For a double precision floating-point multiplication two 53-bit (1 hidden bit + mantissa 52 bits) numbers are to be multiplied. If normal method is used for generation of partial products 53 partial products will be obtained. But by using MBE the partial products can be reduced to 27. Each partial product can be obtained using block shown in Fig. 3. These 27 rows of partial products are reduced to 2 rows in 7 reduction stages, where 19, 13, 9, 6, 4, 3, 2 is height of each stage as we go down in the Dadda reduction scheme. The dot diagram for 10 bit by 10 bit booth encoding with Dadda reduction is shown in Fig. 4. The same method in Fig. 4 is extended to 53 bit by 53 bit.

The final sums and carries are added using parallel prefix adders as it offer a highly efficient solution to the binary addition and suitable for VLSI implementations [11, 12]. Among the parallel prefix adders, Kogge–Stone architecture is the widely used and the popular one. Kogge–Stone adder is considered as the fastest adder design possible [11]. Architecture for 8-bit Kogge–Stone adder is as shown in Fig. 5. In this design to add the final sums and carries a 109-bit Kogge–Stone adder is used.

2.2 Floating-Point Adder

The modified FMA architecture uses the Farmwald’s dual-path floating-point adder design [7]. FADD design is shown in Fig. 6. It uses two paths close path and far path to handle different data cases. Far path is used for significand addition and subtraction, when exponent difference is more than 1. Close path is used for significand addition and subtraction, when the exponents are equal or differ by $ \pm $ 1. In far path both the significands are passed through swap multiplexers. When the larger significand is detected it is passed through far_op_greater and the smaller significand is aligned till the exponents match. Smaller significand is passed through far_op_smaller. In close path the two significands are pre-shifted by 1. The original significands and the pre-shifted significands are given to swap multiplexers and based on the exponent difference the significands are swapped. Meanwhile when the exponents are equal the comparator compares the two significands. The greater significand in close path is passed through close_op_greater and the smaller significand is passed through close_op_smaller.

◆ EXERCISE TASK 1 ◆
Write out the floating-point arithmetic text from "For a double" up to and including "bit by 53 bit.".
◆ EXERCISE TASK 2 ◆
List every figure number that the floating-point arithmetic text refers to.
◆ EXERCISE TASK 3 ◆
Carry on the text about floating-point multiplier and adder design, starting after its last sentence.

◆ STORED DATA ◆
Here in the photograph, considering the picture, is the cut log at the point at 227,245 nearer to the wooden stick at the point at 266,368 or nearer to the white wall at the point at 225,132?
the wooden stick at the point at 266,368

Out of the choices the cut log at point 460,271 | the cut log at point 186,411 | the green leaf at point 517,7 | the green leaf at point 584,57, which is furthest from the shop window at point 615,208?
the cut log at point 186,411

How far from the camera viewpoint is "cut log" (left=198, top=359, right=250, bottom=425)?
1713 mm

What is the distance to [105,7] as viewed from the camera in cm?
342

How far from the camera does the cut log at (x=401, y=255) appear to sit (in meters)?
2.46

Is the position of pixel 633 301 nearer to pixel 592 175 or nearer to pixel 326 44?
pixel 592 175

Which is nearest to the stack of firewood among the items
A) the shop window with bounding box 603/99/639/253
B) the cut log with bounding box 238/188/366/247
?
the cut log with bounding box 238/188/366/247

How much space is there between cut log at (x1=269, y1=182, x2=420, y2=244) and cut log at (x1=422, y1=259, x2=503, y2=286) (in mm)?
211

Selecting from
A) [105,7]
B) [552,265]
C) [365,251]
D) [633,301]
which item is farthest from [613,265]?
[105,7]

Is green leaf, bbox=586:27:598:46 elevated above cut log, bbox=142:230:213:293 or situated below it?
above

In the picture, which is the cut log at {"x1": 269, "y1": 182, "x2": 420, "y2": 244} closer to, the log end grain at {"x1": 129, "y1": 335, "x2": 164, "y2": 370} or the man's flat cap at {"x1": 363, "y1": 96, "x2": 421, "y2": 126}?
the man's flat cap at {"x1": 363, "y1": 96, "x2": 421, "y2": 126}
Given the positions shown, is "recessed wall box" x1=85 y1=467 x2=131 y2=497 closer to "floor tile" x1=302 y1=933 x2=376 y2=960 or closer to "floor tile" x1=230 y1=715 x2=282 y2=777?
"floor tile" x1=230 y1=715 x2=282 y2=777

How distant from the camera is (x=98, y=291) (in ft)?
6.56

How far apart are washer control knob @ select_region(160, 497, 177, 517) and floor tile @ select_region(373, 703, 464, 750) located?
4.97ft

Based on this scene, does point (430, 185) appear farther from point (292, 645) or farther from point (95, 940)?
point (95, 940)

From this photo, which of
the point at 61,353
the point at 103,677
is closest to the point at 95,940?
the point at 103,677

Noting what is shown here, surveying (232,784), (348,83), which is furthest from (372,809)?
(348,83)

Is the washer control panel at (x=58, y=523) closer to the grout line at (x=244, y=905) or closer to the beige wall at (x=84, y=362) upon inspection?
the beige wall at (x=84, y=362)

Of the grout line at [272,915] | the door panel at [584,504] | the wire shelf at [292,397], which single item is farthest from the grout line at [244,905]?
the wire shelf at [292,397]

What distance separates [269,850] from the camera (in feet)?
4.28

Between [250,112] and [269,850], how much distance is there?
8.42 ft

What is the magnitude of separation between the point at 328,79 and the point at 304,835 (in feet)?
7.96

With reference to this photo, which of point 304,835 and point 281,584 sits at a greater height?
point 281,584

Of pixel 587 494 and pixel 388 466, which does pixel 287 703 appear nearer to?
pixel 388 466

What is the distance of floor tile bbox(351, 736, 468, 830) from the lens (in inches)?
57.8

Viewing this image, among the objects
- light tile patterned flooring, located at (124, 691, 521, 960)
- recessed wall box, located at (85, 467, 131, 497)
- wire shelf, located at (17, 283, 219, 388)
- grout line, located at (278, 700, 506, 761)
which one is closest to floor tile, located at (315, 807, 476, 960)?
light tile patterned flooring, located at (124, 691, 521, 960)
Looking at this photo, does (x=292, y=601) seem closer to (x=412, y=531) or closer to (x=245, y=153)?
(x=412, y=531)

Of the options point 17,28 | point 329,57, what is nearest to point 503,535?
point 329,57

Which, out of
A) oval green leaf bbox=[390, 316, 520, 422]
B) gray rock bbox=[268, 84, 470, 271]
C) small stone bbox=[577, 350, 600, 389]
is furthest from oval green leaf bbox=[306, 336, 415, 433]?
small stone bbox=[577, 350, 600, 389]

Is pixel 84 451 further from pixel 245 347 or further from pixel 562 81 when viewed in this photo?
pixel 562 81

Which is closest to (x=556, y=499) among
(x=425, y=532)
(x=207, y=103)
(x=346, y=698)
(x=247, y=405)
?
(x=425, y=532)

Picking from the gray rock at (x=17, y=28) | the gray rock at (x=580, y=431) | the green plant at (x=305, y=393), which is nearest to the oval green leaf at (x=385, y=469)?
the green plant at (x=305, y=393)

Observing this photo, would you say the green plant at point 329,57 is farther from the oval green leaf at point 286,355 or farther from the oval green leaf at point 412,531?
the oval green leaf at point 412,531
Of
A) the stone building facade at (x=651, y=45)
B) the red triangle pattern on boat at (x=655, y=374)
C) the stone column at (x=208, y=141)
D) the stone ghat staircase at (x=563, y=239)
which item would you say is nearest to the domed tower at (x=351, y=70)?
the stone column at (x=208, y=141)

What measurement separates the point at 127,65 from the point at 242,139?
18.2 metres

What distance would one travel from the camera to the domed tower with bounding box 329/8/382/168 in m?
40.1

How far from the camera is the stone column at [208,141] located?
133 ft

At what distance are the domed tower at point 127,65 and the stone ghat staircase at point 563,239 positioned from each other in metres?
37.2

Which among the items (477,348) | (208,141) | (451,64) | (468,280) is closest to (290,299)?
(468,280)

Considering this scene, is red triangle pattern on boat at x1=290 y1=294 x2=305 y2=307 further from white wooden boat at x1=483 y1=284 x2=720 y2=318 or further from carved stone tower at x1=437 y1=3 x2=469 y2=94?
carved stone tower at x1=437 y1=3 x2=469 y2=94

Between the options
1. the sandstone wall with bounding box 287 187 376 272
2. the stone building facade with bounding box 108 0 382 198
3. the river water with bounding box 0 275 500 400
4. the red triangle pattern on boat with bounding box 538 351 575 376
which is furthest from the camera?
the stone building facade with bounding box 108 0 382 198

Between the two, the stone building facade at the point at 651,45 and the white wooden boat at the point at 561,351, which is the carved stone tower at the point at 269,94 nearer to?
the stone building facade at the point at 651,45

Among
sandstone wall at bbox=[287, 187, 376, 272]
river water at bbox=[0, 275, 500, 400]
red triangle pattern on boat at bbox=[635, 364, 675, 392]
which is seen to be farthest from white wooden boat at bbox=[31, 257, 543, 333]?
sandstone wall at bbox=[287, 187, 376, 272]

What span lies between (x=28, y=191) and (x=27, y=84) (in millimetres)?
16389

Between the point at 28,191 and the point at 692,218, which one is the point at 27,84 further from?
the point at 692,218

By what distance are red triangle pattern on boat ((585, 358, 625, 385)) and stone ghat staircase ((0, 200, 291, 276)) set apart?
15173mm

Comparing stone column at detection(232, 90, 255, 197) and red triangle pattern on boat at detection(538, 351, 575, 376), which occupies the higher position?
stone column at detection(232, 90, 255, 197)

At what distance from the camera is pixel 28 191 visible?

◆ RESULT 1 ◆
For a double precision floating-point multiplication two 53-bit (1 hidden bit + mantissa 52 bits) numbers are to be multiplied. If normal method is used for generation of partial products 53 partial products will be obtained. But by using MBE the partial products can be reduced to 27. Each partial product can be obtained using block shown in Fig. 3. These 27 rows of partial products are reduced to 2 rows in 7 reduction stages, where 19, 13, 9, 6, 4, 3, 2 is height of each stage as we go down in the Dadda reduction scheme. The dot diagram for 10 bit by 10 bit booth encoding with Dadda reduction is shown in Fig. 4. The same method in Fig. 4 is extended to 53 bit by 53 bit.

◆ RESULT 2 ◆
Fig. 3, Fig. 4, Fig. 5, Fig. 6

◆ RESULT 3 ◆
2.3 Bridge Unit

The bridge unit is as shown in Fig. 7. This bridge unit is capable of carrying data from multiplier array to FMUL’s add-round unit to perform FMA operation $ ((A \times B) + C)) $ efficiently. Inputs to this unit are mantissa of the operand C and the carry save format product of $ A \times B $ from multiplier array. The operand C is aligned based on the exponent difference between exponent of C and exponent of the product. After alignment, the select line ‘sub’ decides whether to perform inversion or not. This inversion provides effective 2’s compliment for effective subtraction. If sub = 1, it performs inversion on the aligned data else the aligned data is buffered.

Bridge unit adds the product (i.e., mul_sum and mul_carry) $ A \times B $ along with a part ([108:0]) of pre-aligned 161-bit addend (operand C) using 3:2 CSA as shown in Fig. 7. The remaining 52 ([161:109]) bits of the 161 added is given to the incrementer in FMA/FMUL’s add-round unit. The 109-bit sum and carry obtained from 3:2 CSA is given to multiplexer stage in FMA/FMUL’s add-round unit.

Consider ‘D’ as the exponent difference between exponent of C and exponent of product $ A \times B $, its value is $ D = \exp (C) - (\exp (A) + \exp (B)) $, where exp(A), exp(B), and exp (C) are the exponents of operands A, B, and C, respectively.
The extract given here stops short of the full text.